TASK: Render the rows below as a JSON list of strings, one string per line, leaving out blank lines.

[Rows from a spatial reasoning dataset]
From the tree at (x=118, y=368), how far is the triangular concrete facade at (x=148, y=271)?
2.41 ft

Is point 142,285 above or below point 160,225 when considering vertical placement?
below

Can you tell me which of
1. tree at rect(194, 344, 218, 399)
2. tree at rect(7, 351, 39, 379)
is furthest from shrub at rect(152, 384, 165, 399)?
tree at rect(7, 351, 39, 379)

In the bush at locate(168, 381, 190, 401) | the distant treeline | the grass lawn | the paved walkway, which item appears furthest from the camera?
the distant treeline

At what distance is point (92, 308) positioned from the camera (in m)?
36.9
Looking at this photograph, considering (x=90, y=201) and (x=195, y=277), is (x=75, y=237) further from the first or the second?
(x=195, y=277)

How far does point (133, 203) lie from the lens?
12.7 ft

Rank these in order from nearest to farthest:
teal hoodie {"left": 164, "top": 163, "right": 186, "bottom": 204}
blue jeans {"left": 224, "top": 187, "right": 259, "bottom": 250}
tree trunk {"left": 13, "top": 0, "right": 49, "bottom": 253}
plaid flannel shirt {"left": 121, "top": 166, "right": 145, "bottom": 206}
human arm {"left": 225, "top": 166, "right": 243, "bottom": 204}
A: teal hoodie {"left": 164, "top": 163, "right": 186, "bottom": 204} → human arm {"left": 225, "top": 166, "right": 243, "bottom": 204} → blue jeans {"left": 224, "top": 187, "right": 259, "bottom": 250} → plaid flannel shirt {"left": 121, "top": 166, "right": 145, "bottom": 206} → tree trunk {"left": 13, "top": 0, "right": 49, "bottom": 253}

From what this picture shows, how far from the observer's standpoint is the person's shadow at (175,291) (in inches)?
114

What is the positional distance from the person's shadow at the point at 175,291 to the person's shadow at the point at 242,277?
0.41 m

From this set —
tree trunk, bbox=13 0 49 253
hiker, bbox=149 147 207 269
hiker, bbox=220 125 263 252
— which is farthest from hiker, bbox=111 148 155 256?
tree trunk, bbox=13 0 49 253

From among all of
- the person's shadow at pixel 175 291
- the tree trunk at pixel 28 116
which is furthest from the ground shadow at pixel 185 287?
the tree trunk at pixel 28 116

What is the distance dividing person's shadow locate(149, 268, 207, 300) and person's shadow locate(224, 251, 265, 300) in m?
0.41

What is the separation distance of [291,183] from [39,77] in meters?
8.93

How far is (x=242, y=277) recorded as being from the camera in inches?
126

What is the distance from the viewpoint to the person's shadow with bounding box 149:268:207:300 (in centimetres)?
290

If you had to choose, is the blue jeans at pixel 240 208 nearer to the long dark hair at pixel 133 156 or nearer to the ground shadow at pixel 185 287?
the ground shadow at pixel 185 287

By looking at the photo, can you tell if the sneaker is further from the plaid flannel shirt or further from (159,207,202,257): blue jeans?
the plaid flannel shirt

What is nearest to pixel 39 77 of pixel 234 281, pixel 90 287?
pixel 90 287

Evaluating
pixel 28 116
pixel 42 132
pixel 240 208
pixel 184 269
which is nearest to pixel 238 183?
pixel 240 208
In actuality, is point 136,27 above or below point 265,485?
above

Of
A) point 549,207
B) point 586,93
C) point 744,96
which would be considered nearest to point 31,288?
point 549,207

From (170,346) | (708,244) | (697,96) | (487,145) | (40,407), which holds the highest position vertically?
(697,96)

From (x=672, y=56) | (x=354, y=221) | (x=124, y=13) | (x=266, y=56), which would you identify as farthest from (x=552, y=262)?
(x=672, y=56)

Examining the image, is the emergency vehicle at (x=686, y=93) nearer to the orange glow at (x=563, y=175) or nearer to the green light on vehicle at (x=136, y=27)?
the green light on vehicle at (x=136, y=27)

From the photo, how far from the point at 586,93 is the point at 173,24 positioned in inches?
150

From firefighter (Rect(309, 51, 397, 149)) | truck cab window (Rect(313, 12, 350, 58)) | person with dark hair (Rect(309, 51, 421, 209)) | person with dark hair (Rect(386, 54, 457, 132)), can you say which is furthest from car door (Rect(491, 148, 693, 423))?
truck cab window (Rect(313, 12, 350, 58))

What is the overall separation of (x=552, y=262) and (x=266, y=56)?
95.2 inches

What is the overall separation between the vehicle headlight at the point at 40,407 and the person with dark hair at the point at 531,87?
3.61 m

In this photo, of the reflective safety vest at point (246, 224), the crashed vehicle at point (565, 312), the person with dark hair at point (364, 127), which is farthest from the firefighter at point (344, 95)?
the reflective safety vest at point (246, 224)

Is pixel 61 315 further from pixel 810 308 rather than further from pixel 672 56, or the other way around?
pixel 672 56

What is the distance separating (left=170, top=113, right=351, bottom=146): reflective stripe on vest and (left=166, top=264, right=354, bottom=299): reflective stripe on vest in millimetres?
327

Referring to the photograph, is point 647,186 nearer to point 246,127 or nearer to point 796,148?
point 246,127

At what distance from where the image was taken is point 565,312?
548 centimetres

RESULT OF THE TASK:
[
  "From the tree at (x=118, y=368), how far is the triangular concrete facade at (x=148, y=271)?",
  "2.41 ft",
  "Is point 142,285 above or below point 160,225 when considering vertical placement?",
  "below",
  "Can you tell me which of",
  "1. tree at rect(194, 344, 218, 399)",
  "2. tree at rect(7, 351, 39, 379)",
  "is furthest from shrub at rect(152, 384, 165, 399)?",
  "tree at rect(7, 351, 39, 379)",
  "In the bush at locate(168, 381, 190, 401) | the distant treeline | the grass lawn | the paved walkway, which item appears furthest from the camera?",
  "the distant treeline",
  "At what distance is point (92, 308) positioned from the camera (in m)?",
  "36.9",
  "Looking at this photograph, considering (x=90, y=201) and (x=195, y=277), is (x=75, y=237) further from the first or the second?",
  "(x=195, y=277)",
  "How far does point (133, 203) lie from the lens?",
  "12.7 ft",
  "Rank these in order from nearest to farthest:",
  "teal hoodie {\"left\": 164, \"top\": 163, \"right\": 186, \"bottom\": 204}",
  "blue jeans {\"left\": 224, \"top\": 187, \"right\": 259, \"bottom\": 250}",
  "tree trunk {\"left\": 13, \"top\": 0, \"right\": 49, \"bottom\": 253}",
  "plaid flannel shirt {\"left\": 121, \"top\": 166, \"right\": 145, \"bottom\": 206}",
  "human arm {\"left\": 225, \"top\": 166, \"right\": 243, \"bottom\": 204}",
  "A: teal hoodie {\"left\": 164, \"top\": 163, \"right\": 186, \"bottom\": 204} → human arm {\"left\": 225, \"top\": 166, \"right\": 243, \"bottom\": 204} → blue jeans {\"left\": 224, \"top\": 187, \"right\": 259, \"bottom\": 250} → plaid flannel shirt {\"left\": 121, \"top\": 166, \"right\": 145, \"bottom\": 206} → tree trunk {\"left\": 13, \"top\": 0, \"right\": 49, \"bottom\": 253}",
  "From what this picture shows, how far from the observer's standpoint is the person's shadow at (175,291) (in inches)?",
  "114",
  "What is the positional distance from the person's shadow at the point at 175,291 to the person's shadow at the point at 242,277?",
  "0.41 m",
  "From this set —",
  "tree trunk, bbox=13 0 49 253",
  "hiker, bbox=149 147 207 269",
  "hiker, bbox=220 125 263 252",
  "— which is farthest from hiker, bbox=111 148 155 256?",
  "tree trunk, bbox=13 0 49 253",
  "From among all of",
  "- the person's shadow at pixel 175 291",
  "- the tree trunk at pixel 28 116",
  "which is furthest from the ground shadow at pixel 185 287?",
  "the tree trunk at pixel 28 116",
  "What is the distance dividing person's shadow locate(149, 268, 207, 300) and person's shadow locate(224, 251, 265, 300) in m?",
  "0.41",
  "What is the separation distance of [291,183] from [39,77] in meters?",
  "8.93",
  "How far is (x=242, y=277) recorded as being from the camera in inches?",
  "126",
  "What is the distance from the viewpoint to the person's shadow with bounding box 149:268:207:300 (in centimetres)?",
  "290",
  "If you had to choose, is the blue jeans at pixel 240 208 nearer to the long dark hair at pixel 133 156 or nearer to the ground shadow at pixel 185 287?",
  "the ground shadow at pixel 185 287",
  "By looking at the photo, can you tell if the sneaker is further from the plaid flannel shirt or further from (159,207,202,257): blue jeans?",
  "the plaid flannel shirt",
  "What is nearest to pixel 39 77 of pixel 234 281, pixel 90 287?",
  "pixel 90 287",
  "Evaluating",
  "pixel 28 116",
  "pixel 42 132",
  "pixel 240 208",
  "pixel 184 269",
  "which is nearest to pixel 238 183?",
  "pixel 240 208",
  "In actuality, is point 136,27 above or below point 265,485?",
  "above",
  "Of",
  "A) point 549,207",
  "B) point 586,93",
  "C) point 744,96",
  "which would be considered nearest to point 31,288?",
  "point 549,207",
  "From (170,346) | (708,244) | (697,96) | (487,145) | (40,407), which holds the highest position vertically?",
  "(697,96)",
  "From (x=672, y=56) | (x=354, y=221) | (x=124, y=13) | (x=266, y=56), which would you identify as farthest from (x=552, y=262)?",
  "(x=672, y=56)",
  "Examining the image, is the emergency vehicle at (x=686, y=93) nearer to the orange glow at (x=563, y=175) or nearer to the green light on vehicle at (x=136, y=27)?",
  "the green light on vehicle at (x=136, y=27)",
  "From the photo, how far from the point at 586,93 is the point at 173,24 positioned in inches?",
  "150",
  "From firefighter (Rect(309, 51, 397, 149)) | truck cab window (Rect(313, 12, 350, 58)) | person with dark hair (Rect(309, 51, 421, 209)) | person with dark hair (Rect(386, 54, 457, 132)), can you say which is furthest from car door (Rect(491, 148, 693, 423))?",
  "truck cab window (Rect(313, 12, 350, 58))",
  "What is the overall separation of (x=552, y=262) and (x=266, y=56)?",
  "95.2 inches",
  "What is the overall separation between the vehicle headlight at the point at 40,407 and the person with dark hair at the point at 531,87?",
  "3.61 m",
  "In this photo, of the reflective safety vest at point (246, 224), the crashed vehicle at point (565, 312), the person with dark hair at point (364, 127), which is farthest from the firefighter at point (344, 95)?",
  "the reflective safety vest at point (246, 224)",
  "Is pixel 61 315 further from pixel 810 308 rather than further from pixel 672 56, or the other way around?",
  "pixel 672 56",
  "What is the distance separating (left=170, top=113, right=351, bottom=146): reflective stripe on vest and (left=166, top=264, right=354, bottom=299): reflective stripe on vest in millimetres?",
  "327",
  "Referring to the photograph, is point 647,186 nearer to point 246,127 or nearer to point 796,148?",
  "point 246,127",
  "At what distance from where the image was taken is point 565,312?",
  "548 centimetres"
]